Thousands of followers of a radical Shiite cleric protested a proposed US-Iraqi security deal on Friday, burning an effigy of US President George W. Bush in the same square where Iraqis beat a toppled Saddam Hussein statue five years ago.
Chanting and waving flags, Moqtada al-Sadr’s followers filled Firdous Square to protest the pact that would allow US troops to stay for three more years.
The demonstration followed two days of protests in parliament by al-Sadr loyalists, who disrupted readings of the proposed agreement.
Parliament is scheduled to vote on the pact tomorrow, but presidential spokesman Naseer al-Ani told Iraq’s Sharqiyah television late on Friday that the vote might be delayed until after the Muslim feast of Eid al-Adha early next month.
“It will need more time. Perhaps until after Eid al-Adha,” he told the Dubai-based station without explanation.
The legislature is expected to go into recess later this month ahead of Eid al-Adha, when scores of lawmakers travel to Saudi Arabia for the annual pilgrimage to Mecca.
Despite the opposition of at least three small parliamentary factions, the pact is expected to pass in the Shiite-led parliament when it comes up for a vote.
Al-Sadr, who controls a group of 30 lawmakers in the 275-seat parliament, views the deal as a surrender to US interests. But supporters say the pact will eventually lead to full sovereignty.
If al-Sadr’s group and other legislators opposed to the pact lose by a thin margin, they might attempt to turn their anti-US message into a defining issue in provincial elections on Jan. 31 and general elections late next year.
Al-Sadr’s influence in Iraq, however, has dipped from the days when militiamen loyal to him battled US forces and were seen as protectors of Shiites against Sunni militants and his anti-US message earned him and his followers strong nationalist credentials.

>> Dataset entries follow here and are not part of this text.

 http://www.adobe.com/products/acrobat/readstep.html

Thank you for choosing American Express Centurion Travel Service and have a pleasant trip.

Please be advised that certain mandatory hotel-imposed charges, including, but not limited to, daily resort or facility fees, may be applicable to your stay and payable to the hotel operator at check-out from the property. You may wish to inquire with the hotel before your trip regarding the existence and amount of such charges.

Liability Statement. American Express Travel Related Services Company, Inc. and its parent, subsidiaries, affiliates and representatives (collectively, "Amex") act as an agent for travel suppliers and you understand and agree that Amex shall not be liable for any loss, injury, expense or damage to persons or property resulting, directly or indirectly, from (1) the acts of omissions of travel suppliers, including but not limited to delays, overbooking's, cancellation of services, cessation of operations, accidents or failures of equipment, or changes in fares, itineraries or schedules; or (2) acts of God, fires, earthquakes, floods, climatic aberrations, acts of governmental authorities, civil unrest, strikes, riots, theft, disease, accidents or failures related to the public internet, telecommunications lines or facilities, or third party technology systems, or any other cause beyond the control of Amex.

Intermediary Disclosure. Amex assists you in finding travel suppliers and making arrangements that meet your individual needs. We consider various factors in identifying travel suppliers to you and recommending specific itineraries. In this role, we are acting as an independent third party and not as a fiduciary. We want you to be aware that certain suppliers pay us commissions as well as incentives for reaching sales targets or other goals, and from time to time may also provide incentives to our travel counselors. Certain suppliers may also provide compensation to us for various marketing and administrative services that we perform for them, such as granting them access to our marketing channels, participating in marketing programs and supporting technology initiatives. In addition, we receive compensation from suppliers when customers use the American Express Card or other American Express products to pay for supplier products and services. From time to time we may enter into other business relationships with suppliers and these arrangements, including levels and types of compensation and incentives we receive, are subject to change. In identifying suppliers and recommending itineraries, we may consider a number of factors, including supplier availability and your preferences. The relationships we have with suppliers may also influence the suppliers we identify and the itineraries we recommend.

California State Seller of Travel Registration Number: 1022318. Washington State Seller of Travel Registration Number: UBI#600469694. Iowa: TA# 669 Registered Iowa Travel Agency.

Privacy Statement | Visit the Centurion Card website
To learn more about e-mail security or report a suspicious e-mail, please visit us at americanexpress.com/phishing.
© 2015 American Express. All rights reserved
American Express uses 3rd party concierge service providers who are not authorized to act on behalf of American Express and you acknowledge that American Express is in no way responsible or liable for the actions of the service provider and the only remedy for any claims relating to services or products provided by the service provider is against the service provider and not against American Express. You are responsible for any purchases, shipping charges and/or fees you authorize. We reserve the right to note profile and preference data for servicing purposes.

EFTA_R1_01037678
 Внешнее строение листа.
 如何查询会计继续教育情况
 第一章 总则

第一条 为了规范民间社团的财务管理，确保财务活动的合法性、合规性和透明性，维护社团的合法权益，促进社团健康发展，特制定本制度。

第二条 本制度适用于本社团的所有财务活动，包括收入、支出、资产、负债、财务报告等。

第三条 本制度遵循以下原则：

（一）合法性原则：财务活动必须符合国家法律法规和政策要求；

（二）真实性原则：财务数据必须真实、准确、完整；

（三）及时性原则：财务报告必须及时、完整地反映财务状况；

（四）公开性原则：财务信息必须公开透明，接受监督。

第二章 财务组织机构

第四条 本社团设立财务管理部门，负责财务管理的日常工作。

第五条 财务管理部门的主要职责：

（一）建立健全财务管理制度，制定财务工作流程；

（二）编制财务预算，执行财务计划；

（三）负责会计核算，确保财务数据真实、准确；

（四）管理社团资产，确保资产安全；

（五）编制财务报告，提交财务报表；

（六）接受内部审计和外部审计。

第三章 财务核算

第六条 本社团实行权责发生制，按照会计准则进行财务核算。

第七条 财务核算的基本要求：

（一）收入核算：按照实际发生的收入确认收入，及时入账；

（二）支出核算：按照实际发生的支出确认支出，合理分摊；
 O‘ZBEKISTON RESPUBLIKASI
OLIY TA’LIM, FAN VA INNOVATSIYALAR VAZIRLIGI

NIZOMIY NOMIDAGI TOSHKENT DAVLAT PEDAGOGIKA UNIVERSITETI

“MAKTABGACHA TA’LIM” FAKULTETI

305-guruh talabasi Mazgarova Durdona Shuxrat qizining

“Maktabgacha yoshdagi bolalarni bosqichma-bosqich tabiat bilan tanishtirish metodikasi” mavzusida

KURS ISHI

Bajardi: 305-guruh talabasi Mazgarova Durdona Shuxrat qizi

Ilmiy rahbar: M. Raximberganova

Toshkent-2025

Al-Sadr, believed to be in Iran, was not at the protest, though his representative read a sermon he wrote that called the US “the enemy of Islam.”
“The government must know that it is the people who help it in the good and the bad times. If it throws the occupier out, all the Iraqi people will stand by it,” the sermon read, using common rhetoric for the US.
Al-Sadr said that his followers in both his movement’s armed and peaceful factions would continue to work for the removal of US forces.
The protesters placed the Bush effigy on the same pedestal where US Marines toppled the ousted dictator’s statue in one of the iconic images of the 2003 US-led invasion.
After a mass prayer, demonstrators pelted the Bush effigy with plastic water bottles and sandals. One man hit it in the face with his sandal. The effigy fell head first into the crowd and protesters jumped on it before setting it ablaze.
The uproar this week suggests that the security pact could remain divisive as the country struggles for reconciliation after years of war.
For Iraqi Prime Minister Nouri al-Maliki’s Dawa party and the Supreme Islamic Iraqi Council, its senior government partner, the margin of support is almost as important as the victory itself. A narrow passage will cast doubt on the legitimacy of the new terms governing the US troop presence.